▸ **Given exercise**:
Please rewrite the data below with every "tree branch" replaced by "tree limb" and everything else unchanged, leaving out the pictures.

--- begin Entries shown ---

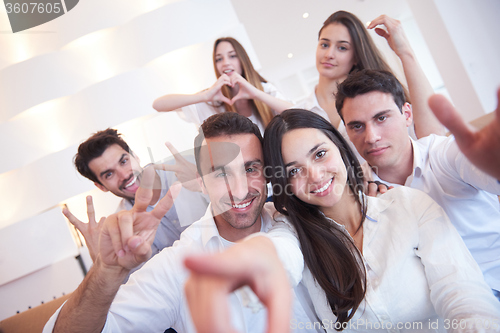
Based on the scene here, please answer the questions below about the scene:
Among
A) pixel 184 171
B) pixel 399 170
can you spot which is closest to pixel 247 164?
pixel 184 171

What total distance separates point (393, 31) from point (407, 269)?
1.66 feet

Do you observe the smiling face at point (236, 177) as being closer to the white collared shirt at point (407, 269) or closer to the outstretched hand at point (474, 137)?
the white collared shirt at point (407, 269)

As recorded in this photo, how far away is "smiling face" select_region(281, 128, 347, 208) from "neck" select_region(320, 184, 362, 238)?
0.14 ft

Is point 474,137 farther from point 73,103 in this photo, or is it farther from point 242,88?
point 73,103

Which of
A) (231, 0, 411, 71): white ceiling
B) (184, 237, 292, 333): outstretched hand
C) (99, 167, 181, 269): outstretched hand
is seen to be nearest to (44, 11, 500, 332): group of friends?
(99, 167, 181, 269): outstretched hand

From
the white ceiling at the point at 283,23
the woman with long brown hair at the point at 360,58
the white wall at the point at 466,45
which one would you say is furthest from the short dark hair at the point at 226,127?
the white wall at the point at 466,45

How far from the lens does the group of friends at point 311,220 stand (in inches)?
15.6

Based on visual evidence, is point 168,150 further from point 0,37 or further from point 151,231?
point 0,37

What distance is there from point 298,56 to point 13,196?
0.82 meters

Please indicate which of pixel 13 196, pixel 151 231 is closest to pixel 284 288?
pixel 151 231

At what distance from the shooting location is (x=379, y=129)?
1.96ft

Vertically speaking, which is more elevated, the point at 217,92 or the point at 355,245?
the point at 217,92

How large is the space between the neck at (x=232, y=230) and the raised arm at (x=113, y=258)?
188mm

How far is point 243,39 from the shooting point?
73cm
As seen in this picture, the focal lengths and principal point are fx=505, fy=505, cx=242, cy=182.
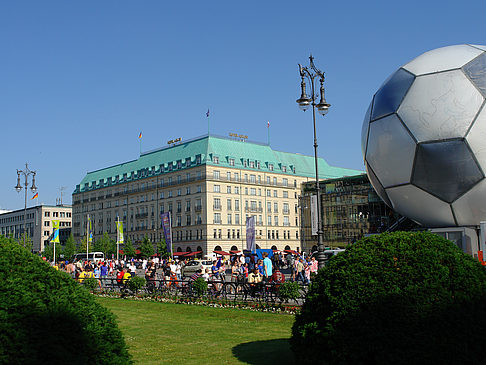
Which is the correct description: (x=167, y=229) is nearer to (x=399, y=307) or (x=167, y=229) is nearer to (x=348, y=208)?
(x=399, y=307)

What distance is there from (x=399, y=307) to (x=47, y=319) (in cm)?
378

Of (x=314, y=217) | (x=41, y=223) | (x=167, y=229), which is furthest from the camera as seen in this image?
(x=41, y=223)

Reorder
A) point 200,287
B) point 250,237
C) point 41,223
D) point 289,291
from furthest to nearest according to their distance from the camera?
point 41,223
point 250,237
point 200,287
point 289,291

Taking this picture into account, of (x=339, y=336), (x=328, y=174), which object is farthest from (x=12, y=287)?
(x=328, y=174)

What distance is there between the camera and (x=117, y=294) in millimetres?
22797

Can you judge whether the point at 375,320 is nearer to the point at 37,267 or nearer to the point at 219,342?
the point at 37,267

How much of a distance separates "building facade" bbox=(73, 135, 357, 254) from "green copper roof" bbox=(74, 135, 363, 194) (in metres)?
0.15

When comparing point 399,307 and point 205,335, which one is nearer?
point 399,307

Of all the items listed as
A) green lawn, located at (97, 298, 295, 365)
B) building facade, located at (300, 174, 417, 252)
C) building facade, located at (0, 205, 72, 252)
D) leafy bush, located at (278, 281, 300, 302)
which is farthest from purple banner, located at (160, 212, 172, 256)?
building facade, located at (0, 205, 72, 252)

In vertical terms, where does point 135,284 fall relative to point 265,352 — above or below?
above

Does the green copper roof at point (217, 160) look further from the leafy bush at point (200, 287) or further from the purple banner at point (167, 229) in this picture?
the leafy bush at point (200, 287)

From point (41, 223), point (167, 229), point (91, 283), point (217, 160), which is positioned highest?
point (217, 160)

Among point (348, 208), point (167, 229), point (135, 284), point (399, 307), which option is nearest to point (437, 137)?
point (399, 307)

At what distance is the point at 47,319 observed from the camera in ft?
15.1
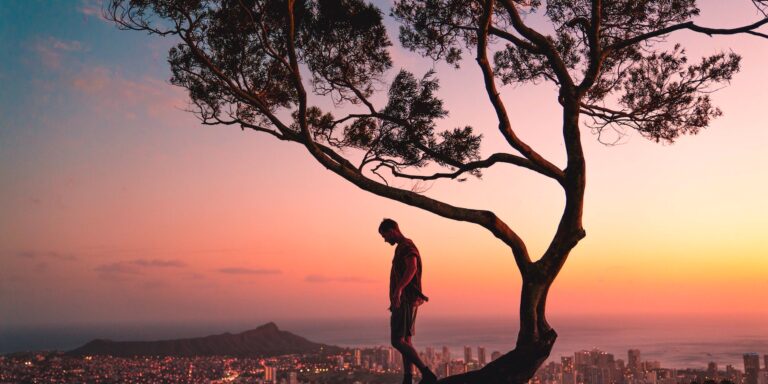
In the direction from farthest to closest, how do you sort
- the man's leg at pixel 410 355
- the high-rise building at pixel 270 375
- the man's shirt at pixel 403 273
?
1. the high-rise building at pixel 270 375
2. the man's shirt at pixel 403 273
3. the man's leg at pixel 410 355

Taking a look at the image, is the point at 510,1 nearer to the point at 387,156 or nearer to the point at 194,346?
the point at 387,156

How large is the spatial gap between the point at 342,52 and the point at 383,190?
83.1 inches

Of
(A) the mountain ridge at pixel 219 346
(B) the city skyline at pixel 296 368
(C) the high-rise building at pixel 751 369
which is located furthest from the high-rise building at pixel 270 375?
(C) the high-rise building at pixel 751 369

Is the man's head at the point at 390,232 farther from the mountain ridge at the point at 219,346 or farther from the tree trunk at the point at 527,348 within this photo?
the mountain ridge at the point at 219,346

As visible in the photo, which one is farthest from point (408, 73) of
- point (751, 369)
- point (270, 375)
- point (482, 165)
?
point (270, 375)

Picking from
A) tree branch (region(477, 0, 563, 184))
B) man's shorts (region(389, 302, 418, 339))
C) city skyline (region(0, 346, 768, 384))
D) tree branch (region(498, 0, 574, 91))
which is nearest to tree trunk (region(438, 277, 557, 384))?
man's shorts (region(389, 302, 418, 339))

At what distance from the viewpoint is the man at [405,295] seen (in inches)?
203

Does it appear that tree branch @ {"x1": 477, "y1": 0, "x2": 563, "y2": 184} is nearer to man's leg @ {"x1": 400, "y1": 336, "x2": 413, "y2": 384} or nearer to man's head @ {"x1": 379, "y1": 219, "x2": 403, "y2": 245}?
man's head @ {"x1": 379, "y1": 219, "x2": 403, "y2": 245}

--- end Entries shown ---

▸ **Task output**:
Based on the scene here, please answer the questions below about the scene:
Among
A) pixel 184 171
B) pixel 399 170
can you spot which is closest to pixel 247 164?
pixel 184 171

What total distance separates point (393, 31) from point (407, 269)?
1.66 feet

Do you observe the smiling face at point (236, 177) as being closer to the white collared shirt at point (407, 269) or closer to the outstretched hand at point (474, 137)?
the white collared shirt at point (407, 269)

As recorded in this photo, how far away is "smiling face" select_region(281, 128, 347, 208) from "neck" select_region(320, 184, 362, 238)?
0.14 ft

Is point 474,137 farther from point 73,103 in this photo, or is it farther from point 242,88?
point 73,103

Which of
A) (231, 0, 411, 71): white ceiling
B) (184, 237, 292, 333): outstretched hand
C) (99, 167, 181, 269): outstretched hand
is seen to be nearest to (44, 11, 500, 332): group of friends?
(99, 167, 181, 269): outstretched hand

From
the white ceiling at the point at 283,23
the woman with long brown hair at the point at 360,58
the white wall at the point at 466,45
which one would you say is furthest from the short dark hair at the point at 226,127?
the white wall at the point at 466,45

How far from the lens does the group of friends at point 311,220 stand (in inches)?
15.6

Based on visual evidence, is point 168,150 further from point 0,37 or further from point 151,231?
point 0,37

What distance is there from point 298,56 to point 13,196?
0.82 meters

Please indicate which of pixel 13 196, pixel 151 231 is closest to pixel 284 288?
pixel 151 231

At what distance from the shooting location is (x=379, y=129)?
1.96ft

Vertically speaking, which is more elevated, the point at 217,92 or the point at 355,245?
the point at 217,92

How large is the space between the neck at (x=232, y=230) and the raised arm at (x=113, y=258)?
188mm

How far is point 243,39 from the shooting point?
73cm
As seen in this picture, the focal lengths and principal point are fx=505, fy=505, cx=242, cy=182.
Which is the correct description: (x=167, y=229) is nearer to (x=399, y=307) or (x=167, y=229) is nearer to (x=348, y=208)?
(x=399, y=307)

What distance is there from (x=399, y=307) to (x=47, y=319) (in cm)?
378

Of (x=314, y=217) | (x=41, y=223) | (x=167, y=229), which is furthest from the camera as seen in this image?
(x=41, y=223)

Reorder
A) point 200,287
B) point 250,237
C) point 41,223
D) point 289,291
from furthest to nearest according to their distance from the camera?
point 41,223
point 250,237
point 200,287
point 289,291

Taking this picture into account, of (x=339, y=336), (x=328, y=174), which object is farthest from (x=12, y=287)?
(x=328, y=174)

What distance is there between the camera and (x=117, y=294) in millimetres?
22797

Can you judge whether the point at 375,320 is nearer to the point at 37,267 or nearer to the point at 219,342?
the point at 37,267

How much of a distance separates "building facade" bbox=(73, 135, 357, 254) from "green copper roof" bbox=(74, 135, 363, 194) (in metres)?
0.15

When comparing point 399,307 and point 205,335, which one is nearer?
point 399,307

Of all the items listed as
A) green lawn, located at (97, 298, 295, 365)
B) building facade, located at (300, 174, 417, 252)
C) building facade, located at (0, 205, 72, 252)
D) leafy bush, located at (278, 281, 300, 302)
which is farthest from purple banner, located at (160, 212, 172, 256)?
building facade, located at (0, 205, 72, 252)

In vertical terms, where does point 135,284 fall relative to point 265,352 — above or below?
above

Does the green copper roof at point (217, 160) look further from the leafy bush at point (200, 287) or further from the purple banner at point (167, 229) in this picture?
the leafy bush at point (200, 287)

From point (41, 223), point (167, 229), point (91, 283), point (217, 160), which is positioned highest?
point (217, 160)

Among point (348, 208), point (167, 229), point (135, 284), point (399, 307), which option is nearest to point (437, 137)?
point (399, 307)

At what distance is the point at 47,319 observed from the camera in ft?
15.1
In the direction from farthest to closest, how do you sort
- the man's leg at pixel 410 355
- the high-rise building at pixel 270 375
- the man's shirt at pixel 403 273
?
1. the high-rise building at pixel 270 375
2. the man's shirt at pixel 403 273
3. the man's leg at pixel 410 355

Taking a look at the image, is the point at 510,1 nearer to the point at 387,156 or nearer to the point at 194,346?
the point at 387,156

How large is the spatial gap between the point at 342,52 and the point at 383,190?
83.1 inches

Of
(A) the mountain ridge at pixel 219 346
(B) the city skyline at pixel 296 368
(C) the high-rise building at pixel 751 369
which is located furthest from the high-rise building at pixel 270 375?
(C) the high-rise building at pixel 751 369

Is the man's head at the point at 390,232 farther from the mountain ridge at the point at 219,346 or farther from the tree trunk at the point at 527,348 within this photo?
the mountain ridge at the point at 219,346

As visible in the photo, which one is farthest from point (408, 73) of
- point (751, 369)
- point (270, 375)
- point (482, 165)
?
point (270, 375)

Picking from
A) tree limb (region(477, 0, 563, 184))
B) man's shorts (region(389, 302, 418, 339))
C) city skyline (region(0, 346, 768, 384))
D) tree limb (region(498, 0, 574, 91))
which is nearest to tree trunk (region(438, 277, 557, 384))?
man's shorts (region(389, 302, 418, 339))

At what distance from the viewpoint is the man at [405,295] seen (in inches)?
203

Does it appear that tree limb @ {"x1": 477, "y1": 0, "x2": 563, "y2": 184} is nearer to man's leg @ {"x1": 400, "y1": 336, "x2": 413, "y2": 384} or nearer to man's head @ {"x1": 379, "y1": 219, "x2": 403, "y2": 245}?
man's head @ {"x1": 379, "y1": 219, "x2": 403, "y2": 245}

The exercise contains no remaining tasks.